Single by Band of Horses

from the album Cease to Begin
- B-side: "Am I a Good Man?"
- Released: February 25, 2008
- Recorded: Avast
- Genre: Indie rock
- Length: 3:37
- Label: Sub Pop
- Songwriters: Ben Bridwell; Rob Hampton; Creighton Barrett;
- Producer: Phil Ek

Band of Horses singles chronology
| "Is There a Ghost" (2007) | "No One's Gonna Love You" (2008) | "Compliments" (2010) |

= No One's Gonna Love You =

2008 single by Band of Horses

"No One's Gonna Love You" is a song by American rock group Band of Horses. It was released in February 2008 as the second single from their second album, Cease to Begin. In February 2011, three years after the single's original release, the song charted in Denmark. This was due to the band's performance of the song on the Danish talkshow Det Nye Talkshow - med Anders Lund Madsen. The song reached number 22 in the Danish Charts.

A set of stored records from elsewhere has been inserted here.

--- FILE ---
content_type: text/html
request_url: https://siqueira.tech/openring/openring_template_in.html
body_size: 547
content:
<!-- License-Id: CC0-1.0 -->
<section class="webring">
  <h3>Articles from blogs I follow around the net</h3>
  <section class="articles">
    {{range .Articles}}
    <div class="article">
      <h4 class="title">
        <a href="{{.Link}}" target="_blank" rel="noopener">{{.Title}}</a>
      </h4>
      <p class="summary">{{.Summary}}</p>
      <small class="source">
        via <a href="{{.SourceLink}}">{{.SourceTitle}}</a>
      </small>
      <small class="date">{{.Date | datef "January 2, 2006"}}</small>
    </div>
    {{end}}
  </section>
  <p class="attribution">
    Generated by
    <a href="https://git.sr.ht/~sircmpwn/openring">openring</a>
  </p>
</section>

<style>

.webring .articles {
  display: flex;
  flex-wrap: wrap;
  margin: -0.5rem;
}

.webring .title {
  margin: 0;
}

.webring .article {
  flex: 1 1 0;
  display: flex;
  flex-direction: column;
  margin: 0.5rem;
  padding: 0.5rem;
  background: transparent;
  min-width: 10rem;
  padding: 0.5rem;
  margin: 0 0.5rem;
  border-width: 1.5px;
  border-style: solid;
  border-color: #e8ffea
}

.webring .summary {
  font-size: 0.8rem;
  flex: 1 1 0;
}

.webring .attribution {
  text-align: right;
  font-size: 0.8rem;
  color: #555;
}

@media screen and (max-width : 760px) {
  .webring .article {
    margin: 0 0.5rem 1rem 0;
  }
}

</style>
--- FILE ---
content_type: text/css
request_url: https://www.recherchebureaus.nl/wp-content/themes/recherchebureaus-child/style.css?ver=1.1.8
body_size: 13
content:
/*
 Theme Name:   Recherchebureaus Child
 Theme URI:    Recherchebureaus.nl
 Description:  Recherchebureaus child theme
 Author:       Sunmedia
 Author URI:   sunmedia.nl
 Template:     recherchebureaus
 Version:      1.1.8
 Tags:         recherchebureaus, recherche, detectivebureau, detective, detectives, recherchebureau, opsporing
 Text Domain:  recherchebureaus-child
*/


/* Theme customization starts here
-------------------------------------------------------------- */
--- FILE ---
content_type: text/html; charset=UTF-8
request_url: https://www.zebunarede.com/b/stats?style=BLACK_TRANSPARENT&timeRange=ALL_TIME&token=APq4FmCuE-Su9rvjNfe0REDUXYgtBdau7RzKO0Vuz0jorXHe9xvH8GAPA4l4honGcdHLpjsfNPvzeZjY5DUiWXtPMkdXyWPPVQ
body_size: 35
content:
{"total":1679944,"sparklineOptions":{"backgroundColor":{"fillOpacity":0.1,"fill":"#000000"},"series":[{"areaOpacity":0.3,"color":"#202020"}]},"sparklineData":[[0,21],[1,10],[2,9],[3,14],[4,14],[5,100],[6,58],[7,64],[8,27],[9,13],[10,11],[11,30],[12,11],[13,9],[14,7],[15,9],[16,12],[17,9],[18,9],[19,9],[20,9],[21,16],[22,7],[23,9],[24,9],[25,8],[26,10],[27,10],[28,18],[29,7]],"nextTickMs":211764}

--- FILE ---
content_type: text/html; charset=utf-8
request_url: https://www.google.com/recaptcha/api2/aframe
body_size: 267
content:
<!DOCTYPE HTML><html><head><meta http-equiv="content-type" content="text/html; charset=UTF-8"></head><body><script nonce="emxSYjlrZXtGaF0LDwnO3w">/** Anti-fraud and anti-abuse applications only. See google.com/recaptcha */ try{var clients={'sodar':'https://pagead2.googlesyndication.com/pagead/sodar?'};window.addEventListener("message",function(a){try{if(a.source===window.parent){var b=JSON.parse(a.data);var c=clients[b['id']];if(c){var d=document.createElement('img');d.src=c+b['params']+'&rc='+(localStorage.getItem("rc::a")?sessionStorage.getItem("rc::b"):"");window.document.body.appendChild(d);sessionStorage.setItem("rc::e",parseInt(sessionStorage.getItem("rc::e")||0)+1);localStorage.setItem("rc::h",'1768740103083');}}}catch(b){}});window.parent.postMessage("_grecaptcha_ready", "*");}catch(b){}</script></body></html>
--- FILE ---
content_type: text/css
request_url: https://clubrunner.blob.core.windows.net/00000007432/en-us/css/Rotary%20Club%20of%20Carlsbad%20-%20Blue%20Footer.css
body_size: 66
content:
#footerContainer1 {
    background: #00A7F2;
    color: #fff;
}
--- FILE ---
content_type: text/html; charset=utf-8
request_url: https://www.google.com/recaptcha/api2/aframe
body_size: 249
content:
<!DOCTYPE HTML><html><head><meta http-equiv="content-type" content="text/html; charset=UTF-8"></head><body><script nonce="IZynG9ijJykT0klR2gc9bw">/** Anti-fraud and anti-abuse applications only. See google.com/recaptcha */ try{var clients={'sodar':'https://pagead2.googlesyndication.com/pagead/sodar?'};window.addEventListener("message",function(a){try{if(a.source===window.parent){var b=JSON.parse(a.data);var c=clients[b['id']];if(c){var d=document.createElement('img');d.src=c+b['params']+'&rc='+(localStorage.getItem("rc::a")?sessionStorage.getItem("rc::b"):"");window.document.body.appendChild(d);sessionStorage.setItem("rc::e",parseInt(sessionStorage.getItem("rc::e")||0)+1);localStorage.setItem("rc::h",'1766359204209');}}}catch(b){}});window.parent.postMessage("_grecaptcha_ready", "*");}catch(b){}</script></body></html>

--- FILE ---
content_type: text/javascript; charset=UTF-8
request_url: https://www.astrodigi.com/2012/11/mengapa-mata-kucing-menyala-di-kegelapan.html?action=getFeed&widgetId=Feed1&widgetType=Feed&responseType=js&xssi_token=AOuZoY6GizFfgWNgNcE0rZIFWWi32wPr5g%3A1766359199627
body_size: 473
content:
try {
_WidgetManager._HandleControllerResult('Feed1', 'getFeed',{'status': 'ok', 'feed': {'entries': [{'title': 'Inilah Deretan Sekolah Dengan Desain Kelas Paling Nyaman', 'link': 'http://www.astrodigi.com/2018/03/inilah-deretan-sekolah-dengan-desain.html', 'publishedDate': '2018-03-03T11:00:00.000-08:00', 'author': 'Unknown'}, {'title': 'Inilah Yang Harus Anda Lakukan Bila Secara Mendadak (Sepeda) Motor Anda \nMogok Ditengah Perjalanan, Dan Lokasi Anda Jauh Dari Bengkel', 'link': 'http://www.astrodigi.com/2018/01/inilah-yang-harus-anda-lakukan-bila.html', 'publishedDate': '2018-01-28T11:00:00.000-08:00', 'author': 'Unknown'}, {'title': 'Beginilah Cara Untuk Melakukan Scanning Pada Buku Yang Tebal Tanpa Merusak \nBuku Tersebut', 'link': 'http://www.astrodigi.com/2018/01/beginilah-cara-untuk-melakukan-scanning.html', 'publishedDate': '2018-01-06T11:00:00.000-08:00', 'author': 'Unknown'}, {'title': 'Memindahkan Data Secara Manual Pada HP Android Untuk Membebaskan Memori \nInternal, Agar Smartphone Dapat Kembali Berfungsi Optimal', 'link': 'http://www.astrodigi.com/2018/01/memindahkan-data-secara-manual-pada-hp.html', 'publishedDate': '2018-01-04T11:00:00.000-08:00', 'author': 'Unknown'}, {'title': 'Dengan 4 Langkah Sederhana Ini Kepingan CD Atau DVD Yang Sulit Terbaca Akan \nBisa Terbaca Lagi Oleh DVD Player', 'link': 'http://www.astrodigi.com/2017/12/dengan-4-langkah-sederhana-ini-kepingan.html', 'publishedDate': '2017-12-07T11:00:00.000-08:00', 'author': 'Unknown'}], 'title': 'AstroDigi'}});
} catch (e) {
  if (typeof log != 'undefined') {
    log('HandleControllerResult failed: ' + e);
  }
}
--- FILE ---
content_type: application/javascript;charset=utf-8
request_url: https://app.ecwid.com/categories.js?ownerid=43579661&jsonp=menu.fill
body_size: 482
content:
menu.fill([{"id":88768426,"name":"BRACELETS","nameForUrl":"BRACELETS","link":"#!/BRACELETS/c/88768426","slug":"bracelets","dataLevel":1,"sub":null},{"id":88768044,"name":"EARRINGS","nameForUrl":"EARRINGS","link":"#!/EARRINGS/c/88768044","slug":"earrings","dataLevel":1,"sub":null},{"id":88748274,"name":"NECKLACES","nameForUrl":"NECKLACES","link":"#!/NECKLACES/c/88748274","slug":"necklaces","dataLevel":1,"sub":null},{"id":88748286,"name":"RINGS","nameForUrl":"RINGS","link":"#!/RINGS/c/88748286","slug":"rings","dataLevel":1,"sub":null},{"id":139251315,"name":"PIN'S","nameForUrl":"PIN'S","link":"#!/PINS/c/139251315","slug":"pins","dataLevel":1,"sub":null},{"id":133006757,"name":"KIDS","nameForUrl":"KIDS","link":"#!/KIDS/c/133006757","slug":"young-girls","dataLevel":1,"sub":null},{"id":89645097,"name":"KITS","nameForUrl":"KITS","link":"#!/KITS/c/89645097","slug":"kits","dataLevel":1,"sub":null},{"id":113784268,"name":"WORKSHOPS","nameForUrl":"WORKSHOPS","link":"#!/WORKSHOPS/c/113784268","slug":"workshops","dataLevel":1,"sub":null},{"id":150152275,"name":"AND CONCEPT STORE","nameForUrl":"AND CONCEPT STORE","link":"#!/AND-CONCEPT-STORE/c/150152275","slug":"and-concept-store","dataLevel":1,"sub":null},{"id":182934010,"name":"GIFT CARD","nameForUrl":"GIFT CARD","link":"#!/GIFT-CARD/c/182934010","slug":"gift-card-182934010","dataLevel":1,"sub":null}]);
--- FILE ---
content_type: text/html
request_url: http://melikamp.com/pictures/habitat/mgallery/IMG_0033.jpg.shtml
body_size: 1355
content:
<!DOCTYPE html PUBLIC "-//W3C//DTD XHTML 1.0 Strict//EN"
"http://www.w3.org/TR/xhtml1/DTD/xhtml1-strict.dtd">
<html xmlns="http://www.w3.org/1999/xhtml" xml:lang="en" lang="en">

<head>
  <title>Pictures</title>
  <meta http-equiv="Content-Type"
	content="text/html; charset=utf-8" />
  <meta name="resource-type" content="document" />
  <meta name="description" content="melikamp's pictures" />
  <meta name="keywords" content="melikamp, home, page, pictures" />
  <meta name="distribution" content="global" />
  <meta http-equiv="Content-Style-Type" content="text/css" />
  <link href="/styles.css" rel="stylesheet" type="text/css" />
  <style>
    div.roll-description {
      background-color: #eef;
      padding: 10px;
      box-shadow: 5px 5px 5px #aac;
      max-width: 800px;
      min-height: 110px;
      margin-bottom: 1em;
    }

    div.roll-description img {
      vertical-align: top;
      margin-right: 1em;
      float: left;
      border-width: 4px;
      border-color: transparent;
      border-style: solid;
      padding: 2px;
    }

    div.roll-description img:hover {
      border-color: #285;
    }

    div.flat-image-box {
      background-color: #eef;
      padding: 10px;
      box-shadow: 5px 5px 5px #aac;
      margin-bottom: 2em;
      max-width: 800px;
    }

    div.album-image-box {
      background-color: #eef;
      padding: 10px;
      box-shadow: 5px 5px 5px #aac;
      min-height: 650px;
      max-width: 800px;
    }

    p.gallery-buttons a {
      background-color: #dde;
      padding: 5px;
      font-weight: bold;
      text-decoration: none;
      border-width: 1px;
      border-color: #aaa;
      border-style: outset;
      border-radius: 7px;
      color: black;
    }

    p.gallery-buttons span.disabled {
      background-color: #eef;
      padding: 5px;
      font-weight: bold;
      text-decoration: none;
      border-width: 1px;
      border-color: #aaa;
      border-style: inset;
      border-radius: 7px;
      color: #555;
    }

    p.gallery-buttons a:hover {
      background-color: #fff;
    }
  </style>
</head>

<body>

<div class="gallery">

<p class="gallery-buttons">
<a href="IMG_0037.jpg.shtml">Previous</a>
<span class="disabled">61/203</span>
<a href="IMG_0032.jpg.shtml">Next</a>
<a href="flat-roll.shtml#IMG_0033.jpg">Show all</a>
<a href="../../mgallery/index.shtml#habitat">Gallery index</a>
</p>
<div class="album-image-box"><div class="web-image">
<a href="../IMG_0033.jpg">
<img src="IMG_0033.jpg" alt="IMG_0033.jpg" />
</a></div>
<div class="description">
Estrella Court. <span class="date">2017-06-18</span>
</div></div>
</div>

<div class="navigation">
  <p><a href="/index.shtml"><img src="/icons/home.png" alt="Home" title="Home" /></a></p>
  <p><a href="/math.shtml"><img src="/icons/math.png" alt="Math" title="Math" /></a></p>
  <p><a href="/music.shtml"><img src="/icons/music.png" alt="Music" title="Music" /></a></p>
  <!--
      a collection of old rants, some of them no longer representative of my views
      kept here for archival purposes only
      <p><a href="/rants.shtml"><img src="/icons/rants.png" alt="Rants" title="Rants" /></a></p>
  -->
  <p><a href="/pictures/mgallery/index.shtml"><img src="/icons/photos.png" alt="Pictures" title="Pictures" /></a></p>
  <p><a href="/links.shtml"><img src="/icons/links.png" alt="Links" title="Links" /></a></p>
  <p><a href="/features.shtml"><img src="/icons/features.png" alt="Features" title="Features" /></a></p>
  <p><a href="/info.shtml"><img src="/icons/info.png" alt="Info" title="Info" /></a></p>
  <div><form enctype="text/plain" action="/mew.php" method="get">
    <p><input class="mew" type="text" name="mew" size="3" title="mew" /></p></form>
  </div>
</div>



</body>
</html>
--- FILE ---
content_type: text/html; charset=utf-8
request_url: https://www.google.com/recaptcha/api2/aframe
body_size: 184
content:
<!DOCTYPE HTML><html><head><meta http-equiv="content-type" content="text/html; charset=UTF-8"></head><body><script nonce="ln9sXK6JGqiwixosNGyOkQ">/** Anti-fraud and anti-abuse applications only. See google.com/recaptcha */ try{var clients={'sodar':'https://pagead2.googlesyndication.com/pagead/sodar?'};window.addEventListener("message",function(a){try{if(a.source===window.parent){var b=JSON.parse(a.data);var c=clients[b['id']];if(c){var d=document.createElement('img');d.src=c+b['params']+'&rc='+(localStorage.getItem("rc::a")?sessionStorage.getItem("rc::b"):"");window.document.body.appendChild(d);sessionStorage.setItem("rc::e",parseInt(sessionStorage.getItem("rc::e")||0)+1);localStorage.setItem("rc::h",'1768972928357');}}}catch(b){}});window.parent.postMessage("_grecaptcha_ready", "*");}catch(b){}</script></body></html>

The song has been used in several TV programmes, such as Chuck, One Tree Hill and Numb3rs, as well as appearing in the films Zombieland and Prom.

==Personnel==
- Ben Bridwell – lead vocals, guitar
- Rob Hampton – guitar, bass guitar
- Creighton Barrett – drums
- Ryan Monroe – keyboards

==Chart performance==

Chart performance for "No One's Gonna Love You"
| Chart (2011) | Peak position |
|---|---|
| Denmark (Tracklisten) | 22 |
| Scottish Singles Sales (Official Charts) | 73 |
| UK Physical Singles Chart (Official Charts Company) | 52 |
| US Hot Singles Sales (Billboard) | 10 |
| Chart (2018) | Peak position |
| Sweden Heatseekers (Sverigetopplistan) | 11 |

==Certifications==

Certifications for "No One's Gonna Love You"
| Region | Certification | Certified units/sales |
| New Zealand (RMNZ) | Gold | 15,000^{‡} |
| United States (RIAA) | Gold | 500,000^{‡} |
^{‡} Sales+streaming figures based on certification alone.

==Cee Lo Green version==
The song was covered by American recording artist Cee Lo Green on his third studio album, The Lady Killer. The cover inspired the original artist, Band of Horses, to cover Green's song, "Georgia". Green released the first of two versions of "No One's Gonna Love You" on July 6, 2010 (see below). The single was available via digital download, as a promotional CD single and as a limited edition 7" vinyl single, which includes the Band of Horses' cover version of Green's song "Georgia" as the B-side.

Two versions of Green's song were produced and mixed by producer Paul Epworth. One version appears on the album, and a remix (titled "No One's Gonna Love You - Paul Epworth Mix") was released.

===Music video===
The Paul Epworth Mix was accompanied by a music video which premiered on July 6, 2010, on Green's official YouTube channel. The video is about a woman being evicted from her home and traveling across the country with her boyfriend. The video stars Jason Lee Parry and Jenny Sirney.

Also, two versions of the Paul Epworth Mix video were released - one with explicit images featuring brief nudity, and one with slight changes that omit the nudity.

===Track listing===
Digital download / Promotional CD single
1. "No One's Gonna Love You" (Paul Epworth Mix) – 3:24

Limited edition 7" vinyl single
1. "No One's Gonna Love You" (Paul Epworth Mix) – 3:24
2. "Georgia" (Band of Horses Version) – 3:58

==Other covers==
- Kristina Train covered "No One's Gonna Love You" on her May 2013 album Dark Black.
- Renee Fleming covered the song on her 2010 album Dark Hope.